Google Drive embed viewer broken authenication

[davidjgraph]

New attempts to authenicate users to embed Google Drive located files using viewer.diagrams.net will fail currently with a message stating the app is blocked.

The viewer uses a Google Cloud project with specific scopes that indicate which permissions it has. At some point on or before 3rd June 2024, Google disabled the verified status of the project, without informing us.
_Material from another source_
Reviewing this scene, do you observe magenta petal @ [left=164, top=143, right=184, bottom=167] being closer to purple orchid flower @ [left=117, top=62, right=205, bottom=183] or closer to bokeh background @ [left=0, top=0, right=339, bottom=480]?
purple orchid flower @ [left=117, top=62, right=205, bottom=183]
We knew nothing about this until a user pointed the issue out.

This isn't unusual for Google, they change the status of projects and disable apps without notification (for those who remember #4212). The reason is likely due to our use of drive.readonly scope, https://developers.google.com/drive/api/guides/api-specific-auth, which is a restricted scope.

The preferred scope is drive.file, which is the scope used for the app with app.diagrams.net. The problem with drive.file, in the context it’s used as a viewer, is if a user has not opened the file with the diagrams.net editor then they won’t be able to view the diagram with the viewer. Thus, you'll end up with a lot of users being shown that they don't have permission to view the file, whereas their Google permission is correct.

After a number of emails incorrectly explaining the problem, we have a email saying we need to perform a CASA audit for the viewer, which is a minimum of 6 weeks. Since we cannot leave the viewer auth broken for that long, we'll have to just switch to drive.file, using the existing project ID of app.diagrams.net.

If you get case of users no longer being able to view diagrams, we should be able to implement a link to drive.google.com with a prompt to open the file from drive first.

If you can make the Google Drive file public, that will avoid this problem.

[davidjgraph]

Update : 24.5.1 is released with the scope changed to drive.file. We're working on more informative messaging in the error displayed.